Nodes in a network are the entities that are connected. Sometimes
these are also referred to as vertices, but ggraph
has
opted for this nomenclature and uses it consistently. While the nodes in
a graph are the abstract concepts of entities, and the layout is their
physical placement, the node geoms are the visual manifestation of the
entities. Conceptually one can simply think of it in terms of a scatter
plot — the layout provides the x and y coordinates, and these can be
used to draw nodes in different ways in the plotting window. Actually,
due to the design of ggraph
the standard
scatterplot-like geoms from ggplot2
can be used
directly for plotting nodes:
library(ggraph)
library(tidygraph)
set_graph_style(plot_margin = margin(1,1,1,1))
gr <- as_tbl_graph(highschool)
ggraph(gr, layout = 'kk') +
geom_point(aes(x = x, y = y))
The reason this works is that, as discussed in the Layout vignette,
layouts return a data.frame
of node positions and metadata
and this is used as the default plot data:
## # A tibble: 6 × 5
## x y .ggraph.orig_index circular .ggraph.index
## <dbl> <dbl> <int> <lgl> <int>
## 1 2.43 1.30 1 FALSE 1
## 2 2.81 1.79 2 FALSE 2
## 3 3.40 1.24 3 FALSE 3
## 4 -2.46 0.932 4 FALSE 4
## 5 -1.66 1.98 5 FALSE 5
## 6 -0.234 3.34 6 FALSE 6
geom_node_*()
While usage of the default ggplot2
is absolutely
allowed, ggraph
comes with its own set of node geoms. Many
of these are direct translations of ggplot2
own geoms like
geom_point()
so one could wonder why bother to use
them.
The first reason is to provide clear code. It is not apparent
anywhere that the standard geoms are addressing the nodes and using
geom_node_*()
makes it clear that this layer will draw
nodes.
The second reason is that it will save typing. Since
ggraph
is in control of the shape of the input data through
the layout calculations, it knows that x and y
position is encoded in an x
and y
column. This
means that geom_node_*
can default the x and y aesthetics
so there’s no need to type them:
sometimes there is a need for addressing the x and y aesthetics, which is still possible, for instance if a partition layout should be inverted:
gr <- tbl_graph(flare$vertices, flare$edges)
ggraph(gr, layout = 'partition') +
geom_node_tile(aes(y = -y, fill = depth))
of course this could also be accomplished by reversing the y-axis
using scale_y_reverse()
so this is just to illustrate that
the defaults are easily overwritten if needed.

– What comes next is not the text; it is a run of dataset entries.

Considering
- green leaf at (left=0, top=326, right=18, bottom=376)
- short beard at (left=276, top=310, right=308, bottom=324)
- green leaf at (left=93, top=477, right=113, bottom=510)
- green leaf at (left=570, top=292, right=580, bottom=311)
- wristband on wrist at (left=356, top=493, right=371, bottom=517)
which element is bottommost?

The third reason is for the added functionality. All
ggraph
geoms get a filter
aesthetic that
allows you to quickly filter the input data. The use of this can be
illustrated when plotting a tree:
ggraph(gr, layout = 'dendrogram', circular = TRUE) +
geom_edge_diagonal() +
geom_node_point(aes(filter = leaf)) +
coord_fixed()
In the above plot only the terminal nodes are drawn by filtering on the logical leaf column provided by the dendrogram layout.
The usual suspects are of course provided in the form of
geom_node_point()
(showcased above),
geom_node_text()
, and geom_node_label()
. These
work as expected, taking in the usual aesthetics (plus filter).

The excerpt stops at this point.